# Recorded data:
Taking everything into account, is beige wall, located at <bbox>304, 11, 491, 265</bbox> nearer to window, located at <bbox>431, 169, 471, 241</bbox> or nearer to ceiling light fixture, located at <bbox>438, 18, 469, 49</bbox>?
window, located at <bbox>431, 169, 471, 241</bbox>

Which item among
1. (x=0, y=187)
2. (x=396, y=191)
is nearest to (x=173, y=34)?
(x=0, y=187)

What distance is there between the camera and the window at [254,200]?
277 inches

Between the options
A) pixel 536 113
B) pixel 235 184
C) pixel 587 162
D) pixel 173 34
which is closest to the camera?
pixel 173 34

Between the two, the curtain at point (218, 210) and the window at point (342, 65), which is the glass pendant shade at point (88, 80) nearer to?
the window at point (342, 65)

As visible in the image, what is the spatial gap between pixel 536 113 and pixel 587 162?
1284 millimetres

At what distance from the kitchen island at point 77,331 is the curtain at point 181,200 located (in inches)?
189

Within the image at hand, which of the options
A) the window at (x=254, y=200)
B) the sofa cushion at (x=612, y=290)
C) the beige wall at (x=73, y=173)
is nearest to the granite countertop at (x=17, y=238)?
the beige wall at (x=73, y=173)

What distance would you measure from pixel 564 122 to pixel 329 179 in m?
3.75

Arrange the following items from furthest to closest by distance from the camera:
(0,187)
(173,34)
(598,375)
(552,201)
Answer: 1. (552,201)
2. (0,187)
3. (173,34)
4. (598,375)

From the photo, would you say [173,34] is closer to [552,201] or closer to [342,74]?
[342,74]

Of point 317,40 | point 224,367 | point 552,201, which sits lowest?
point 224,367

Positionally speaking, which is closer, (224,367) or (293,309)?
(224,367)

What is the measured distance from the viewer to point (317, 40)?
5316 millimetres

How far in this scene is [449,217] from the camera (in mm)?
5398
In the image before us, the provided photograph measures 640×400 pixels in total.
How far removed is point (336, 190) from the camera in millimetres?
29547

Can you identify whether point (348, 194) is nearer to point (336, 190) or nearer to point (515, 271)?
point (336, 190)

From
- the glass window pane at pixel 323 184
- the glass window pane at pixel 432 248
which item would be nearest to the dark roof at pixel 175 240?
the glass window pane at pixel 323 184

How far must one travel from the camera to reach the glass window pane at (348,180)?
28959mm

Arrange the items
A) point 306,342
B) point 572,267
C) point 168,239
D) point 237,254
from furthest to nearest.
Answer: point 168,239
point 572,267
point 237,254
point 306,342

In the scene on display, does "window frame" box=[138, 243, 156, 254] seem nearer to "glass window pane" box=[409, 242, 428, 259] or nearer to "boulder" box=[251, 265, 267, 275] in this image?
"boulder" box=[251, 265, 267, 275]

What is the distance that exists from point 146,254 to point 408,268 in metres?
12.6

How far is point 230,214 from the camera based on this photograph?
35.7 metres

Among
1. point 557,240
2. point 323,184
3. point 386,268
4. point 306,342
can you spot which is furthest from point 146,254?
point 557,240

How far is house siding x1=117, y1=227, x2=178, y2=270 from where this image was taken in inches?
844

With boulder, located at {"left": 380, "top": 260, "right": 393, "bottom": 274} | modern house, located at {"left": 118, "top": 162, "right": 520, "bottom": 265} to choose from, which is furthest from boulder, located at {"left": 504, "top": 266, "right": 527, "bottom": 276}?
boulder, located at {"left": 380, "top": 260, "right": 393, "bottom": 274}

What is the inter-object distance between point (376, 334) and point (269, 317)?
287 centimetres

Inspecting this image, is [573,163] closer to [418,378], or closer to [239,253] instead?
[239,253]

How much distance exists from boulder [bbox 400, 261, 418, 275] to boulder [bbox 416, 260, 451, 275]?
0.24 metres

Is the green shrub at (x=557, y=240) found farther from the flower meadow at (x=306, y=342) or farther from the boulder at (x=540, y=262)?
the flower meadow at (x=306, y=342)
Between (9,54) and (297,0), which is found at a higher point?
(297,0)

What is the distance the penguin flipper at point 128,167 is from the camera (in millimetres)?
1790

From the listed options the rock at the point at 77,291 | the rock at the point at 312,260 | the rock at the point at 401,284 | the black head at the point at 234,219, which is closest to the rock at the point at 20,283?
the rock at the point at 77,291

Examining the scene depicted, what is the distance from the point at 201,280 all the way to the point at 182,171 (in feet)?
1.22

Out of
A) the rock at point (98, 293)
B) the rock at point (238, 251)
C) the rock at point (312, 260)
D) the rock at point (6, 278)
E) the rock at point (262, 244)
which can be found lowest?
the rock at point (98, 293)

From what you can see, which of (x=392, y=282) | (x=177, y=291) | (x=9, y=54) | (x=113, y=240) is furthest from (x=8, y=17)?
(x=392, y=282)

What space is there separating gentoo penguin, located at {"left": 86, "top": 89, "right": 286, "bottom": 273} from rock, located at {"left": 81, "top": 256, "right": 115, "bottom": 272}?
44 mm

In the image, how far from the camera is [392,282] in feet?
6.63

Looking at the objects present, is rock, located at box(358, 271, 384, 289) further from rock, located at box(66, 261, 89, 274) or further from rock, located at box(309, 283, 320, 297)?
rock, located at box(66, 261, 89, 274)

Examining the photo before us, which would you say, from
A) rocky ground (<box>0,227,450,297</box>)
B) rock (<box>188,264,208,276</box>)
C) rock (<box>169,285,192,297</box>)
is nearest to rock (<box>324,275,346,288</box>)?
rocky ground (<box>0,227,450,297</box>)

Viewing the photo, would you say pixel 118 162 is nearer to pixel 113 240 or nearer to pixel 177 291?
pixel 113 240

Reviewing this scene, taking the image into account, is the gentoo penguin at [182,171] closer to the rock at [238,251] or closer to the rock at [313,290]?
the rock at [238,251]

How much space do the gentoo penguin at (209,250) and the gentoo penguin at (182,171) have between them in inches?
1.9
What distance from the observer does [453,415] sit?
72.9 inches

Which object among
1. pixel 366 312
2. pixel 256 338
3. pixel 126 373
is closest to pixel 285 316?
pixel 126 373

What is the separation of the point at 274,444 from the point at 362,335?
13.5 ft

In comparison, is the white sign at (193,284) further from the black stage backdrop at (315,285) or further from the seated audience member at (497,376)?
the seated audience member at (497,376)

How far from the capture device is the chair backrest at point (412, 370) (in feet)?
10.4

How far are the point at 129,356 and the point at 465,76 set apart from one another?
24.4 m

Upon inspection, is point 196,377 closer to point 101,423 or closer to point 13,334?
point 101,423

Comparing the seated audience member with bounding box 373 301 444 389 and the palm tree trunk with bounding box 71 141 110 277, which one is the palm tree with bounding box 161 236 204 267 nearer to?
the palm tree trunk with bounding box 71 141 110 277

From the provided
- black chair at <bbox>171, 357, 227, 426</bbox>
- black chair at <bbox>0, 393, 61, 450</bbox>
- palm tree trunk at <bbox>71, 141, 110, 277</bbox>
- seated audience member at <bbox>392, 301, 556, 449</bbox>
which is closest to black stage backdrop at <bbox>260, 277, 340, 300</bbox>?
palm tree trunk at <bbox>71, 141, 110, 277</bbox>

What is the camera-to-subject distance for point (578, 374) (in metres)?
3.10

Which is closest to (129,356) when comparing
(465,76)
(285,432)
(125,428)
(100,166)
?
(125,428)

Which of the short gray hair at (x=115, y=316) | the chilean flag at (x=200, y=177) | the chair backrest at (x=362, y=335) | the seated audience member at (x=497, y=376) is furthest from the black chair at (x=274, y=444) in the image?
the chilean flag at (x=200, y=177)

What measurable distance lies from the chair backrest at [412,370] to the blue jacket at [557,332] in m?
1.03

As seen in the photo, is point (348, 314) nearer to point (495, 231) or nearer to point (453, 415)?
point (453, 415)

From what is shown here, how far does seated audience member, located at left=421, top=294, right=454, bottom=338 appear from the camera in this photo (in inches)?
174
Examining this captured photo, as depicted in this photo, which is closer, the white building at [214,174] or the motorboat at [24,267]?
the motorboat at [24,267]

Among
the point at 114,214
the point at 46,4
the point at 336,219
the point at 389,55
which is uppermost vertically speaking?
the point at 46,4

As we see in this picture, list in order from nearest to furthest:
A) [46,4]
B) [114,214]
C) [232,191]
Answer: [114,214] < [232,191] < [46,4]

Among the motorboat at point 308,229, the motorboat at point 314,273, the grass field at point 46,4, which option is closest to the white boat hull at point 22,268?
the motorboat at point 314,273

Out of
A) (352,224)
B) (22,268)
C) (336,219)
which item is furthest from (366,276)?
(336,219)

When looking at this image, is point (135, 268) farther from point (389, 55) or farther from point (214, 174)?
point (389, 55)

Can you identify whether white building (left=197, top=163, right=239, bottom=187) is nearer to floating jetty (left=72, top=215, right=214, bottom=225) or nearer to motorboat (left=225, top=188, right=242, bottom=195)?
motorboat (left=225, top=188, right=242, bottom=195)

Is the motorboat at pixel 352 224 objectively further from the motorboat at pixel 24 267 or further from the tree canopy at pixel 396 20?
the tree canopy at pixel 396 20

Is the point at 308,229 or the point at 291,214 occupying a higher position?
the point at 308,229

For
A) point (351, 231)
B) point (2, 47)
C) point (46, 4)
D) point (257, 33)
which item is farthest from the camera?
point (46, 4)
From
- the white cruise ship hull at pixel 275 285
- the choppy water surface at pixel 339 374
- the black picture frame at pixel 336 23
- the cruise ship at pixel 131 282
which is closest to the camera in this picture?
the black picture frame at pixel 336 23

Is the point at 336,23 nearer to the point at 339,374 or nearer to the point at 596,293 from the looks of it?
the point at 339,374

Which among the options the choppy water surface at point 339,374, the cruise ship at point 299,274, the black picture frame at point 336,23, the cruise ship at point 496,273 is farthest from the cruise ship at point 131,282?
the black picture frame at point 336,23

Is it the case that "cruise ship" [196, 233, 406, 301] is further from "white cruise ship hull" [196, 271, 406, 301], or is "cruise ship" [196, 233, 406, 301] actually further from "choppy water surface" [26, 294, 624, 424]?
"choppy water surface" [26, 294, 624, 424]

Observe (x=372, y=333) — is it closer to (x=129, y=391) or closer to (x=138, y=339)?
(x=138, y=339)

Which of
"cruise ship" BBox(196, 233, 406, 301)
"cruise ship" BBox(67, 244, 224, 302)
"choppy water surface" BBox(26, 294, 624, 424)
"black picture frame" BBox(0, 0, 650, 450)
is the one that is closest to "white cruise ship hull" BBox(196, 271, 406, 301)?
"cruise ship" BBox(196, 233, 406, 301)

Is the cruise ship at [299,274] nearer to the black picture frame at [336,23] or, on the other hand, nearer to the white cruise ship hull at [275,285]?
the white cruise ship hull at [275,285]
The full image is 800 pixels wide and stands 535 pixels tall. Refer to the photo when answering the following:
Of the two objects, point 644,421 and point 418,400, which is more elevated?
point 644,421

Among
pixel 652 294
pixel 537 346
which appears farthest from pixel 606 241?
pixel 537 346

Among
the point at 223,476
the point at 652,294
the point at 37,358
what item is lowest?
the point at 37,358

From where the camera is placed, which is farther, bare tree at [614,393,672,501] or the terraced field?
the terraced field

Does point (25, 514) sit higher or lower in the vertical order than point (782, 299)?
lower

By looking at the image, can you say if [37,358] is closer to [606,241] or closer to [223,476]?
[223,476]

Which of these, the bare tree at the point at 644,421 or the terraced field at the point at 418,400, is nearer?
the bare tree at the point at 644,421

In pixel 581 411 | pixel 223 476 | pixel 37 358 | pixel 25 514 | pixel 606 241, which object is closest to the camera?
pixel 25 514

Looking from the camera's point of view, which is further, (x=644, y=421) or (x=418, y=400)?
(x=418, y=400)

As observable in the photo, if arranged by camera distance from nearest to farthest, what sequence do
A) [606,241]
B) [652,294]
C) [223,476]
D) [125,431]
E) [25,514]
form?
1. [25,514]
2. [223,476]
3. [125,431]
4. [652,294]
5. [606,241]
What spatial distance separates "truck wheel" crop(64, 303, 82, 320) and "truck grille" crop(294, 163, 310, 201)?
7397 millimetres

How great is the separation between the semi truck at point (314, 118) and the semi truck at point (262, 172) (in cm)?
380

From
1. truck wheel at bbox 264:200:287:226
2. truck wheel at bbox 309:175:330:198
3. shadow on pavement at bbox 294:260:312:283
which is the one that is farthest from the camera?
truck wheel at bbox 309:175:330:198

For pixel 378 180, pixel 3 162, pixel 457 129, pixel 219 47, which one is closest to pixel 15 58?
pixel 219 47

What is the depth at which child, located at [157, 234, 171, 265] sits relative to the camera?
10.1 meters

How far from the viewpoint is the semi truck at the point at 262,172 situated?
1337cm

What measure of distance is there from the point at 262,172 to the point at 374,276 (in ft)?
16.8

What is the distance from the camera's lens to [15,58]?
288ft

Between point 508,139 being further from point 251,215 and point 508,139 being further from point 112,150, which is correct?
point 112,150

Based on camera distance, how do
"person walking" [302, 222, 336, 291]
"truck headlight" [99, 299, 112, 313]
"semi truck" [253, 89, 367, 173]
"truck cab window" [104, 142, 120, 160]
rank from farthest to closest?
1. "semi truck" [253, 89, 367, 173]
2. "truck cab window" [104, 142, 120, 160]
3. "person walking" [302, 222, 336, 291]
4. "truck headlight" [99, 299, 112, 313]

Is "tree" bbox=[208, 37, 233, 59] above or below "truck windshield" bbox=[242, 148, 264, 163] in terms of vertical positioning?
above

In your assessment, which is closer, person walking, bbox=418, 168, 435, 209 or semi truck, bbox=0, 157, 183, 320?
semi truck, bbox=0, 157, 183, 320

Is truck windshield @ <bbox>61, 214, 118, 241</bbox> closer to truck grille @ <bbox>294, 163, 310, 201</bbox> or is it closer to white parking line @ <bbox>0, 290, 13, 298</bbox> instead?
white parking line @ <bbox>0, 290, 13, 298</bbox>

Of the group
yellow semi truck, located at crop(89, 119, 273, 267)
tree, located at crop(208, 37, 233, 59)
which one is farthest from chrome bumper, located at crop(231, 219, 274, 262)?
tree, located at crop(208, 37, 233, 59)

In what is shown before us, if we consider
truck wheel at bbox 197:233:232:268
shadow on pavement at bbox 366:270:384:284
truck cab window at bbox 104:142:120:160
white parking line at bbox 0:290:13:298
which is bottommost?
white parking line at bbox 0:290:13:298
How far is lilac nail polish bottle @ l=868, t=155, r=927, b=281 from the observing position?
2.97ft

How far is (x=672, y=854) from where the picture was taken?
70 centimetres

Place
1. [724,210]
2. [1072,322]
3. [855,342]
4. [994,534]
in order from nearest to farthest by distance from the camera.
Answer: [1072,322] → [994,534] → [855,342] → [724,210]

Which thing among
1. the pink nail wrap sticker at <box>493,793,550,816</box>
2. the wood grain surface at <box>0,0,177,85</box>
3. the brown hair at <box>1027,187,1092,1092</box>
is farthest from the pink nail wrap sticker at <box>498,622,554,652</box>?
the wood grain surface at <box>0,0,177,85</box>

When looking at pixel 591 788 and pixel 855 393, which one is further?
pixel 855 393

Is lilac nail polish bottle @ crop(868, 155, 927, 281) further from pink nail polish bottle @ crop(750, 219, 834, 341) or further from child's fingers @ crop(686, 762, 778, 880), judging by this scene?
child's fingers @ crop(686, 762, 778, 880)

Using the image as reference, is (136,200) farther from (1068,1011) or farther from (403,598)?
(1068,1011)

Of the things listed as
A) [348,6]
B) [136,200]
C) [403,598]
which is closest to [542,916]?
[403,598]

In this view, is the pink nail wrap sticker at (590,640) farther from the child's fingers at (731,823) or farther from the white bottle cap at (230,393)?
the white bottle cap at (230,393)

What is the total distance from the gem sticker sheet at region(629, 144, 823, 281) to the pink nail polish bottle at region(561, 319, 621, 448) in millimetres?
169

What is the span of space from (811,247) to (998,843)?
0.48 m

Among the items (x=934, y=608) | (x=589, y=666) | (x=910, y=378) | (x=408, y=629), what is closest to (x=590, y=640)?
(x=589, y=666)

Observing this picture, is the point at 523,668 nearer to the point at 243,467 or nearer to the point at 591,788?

# Required task:
With both ends included, please retype exactly the lines from the line containing "How far is lilac" to the final line of the data.

# Answer to the task:
How far is lilac nail polish bottle @ l=868, t=155, r=927, b=281 from the observing position?
2.97ft

How far is (x=672, y=854) from where the picture was taken?
70 centimetres

Place
1. [724,210]
2. [1072,322]
3. [855,342]
4. [994,534]
in order from nearest to farthest by distance from the camera.
Answer: [1072,322] → [994,534] → [855,342] → [724,210]

Which thing among
1. the pink nail wrap sticker at <box>493,793,550,816</box>
2. the wood grain surface at <box>0,0,177,85</box>
3. the brown hair at <box>1027,187,1092,1092</box>
is farthest from the pink nail wrap sticker at <box>498,622,554,652</box>?
the wood grain surface at <box>0,0,177,85</box>

When looking at pixel 591 788 and pixel 855 393, which one is further?
pixel 855 393

Is lilac nail polish bottle @ crop(868, 155, 927, 281) further from pink nail polish bottle @ crop(750, 219, 834, 341) or further from child's fingers @ crop(686, 762, 778, 880), judging by this scene?
child's fingers @ crop(686, 762, 778, 880)

Using the image as reference, is (136,200) farther from (1068,1011) or farther from (403,598)?
(1068,1011)

Of the things listed as
A) [348,6]
B) [136,200]
C) [403,598]
which is closest to [542,916]?
[403,598]

In this view, is the pink nail wrap sticker at (590,640) farther from the child's fingers at (731,823) or farther from the white bottle cap at (230,393)?
the white bottle cap at (230,393)

What is the total distance from the gem sticker sheet at region(629, 144, 823, 281) to the pink nail polish bottle at region(561, 319, 621, 448) in millimetres?
169

What is the span of space from (811,247) to (998,843)?
0.48 m

Among the items (x=934, y=608) | (x=589, y=666) | (x=910, y=378) | (x=408, y=629), what is closest to (x=590, y=640)?
(x=589, y=666)

Observing this picture, is the point at 523,668 nearer to the point at 243,467 or nearer to the point at 591,788?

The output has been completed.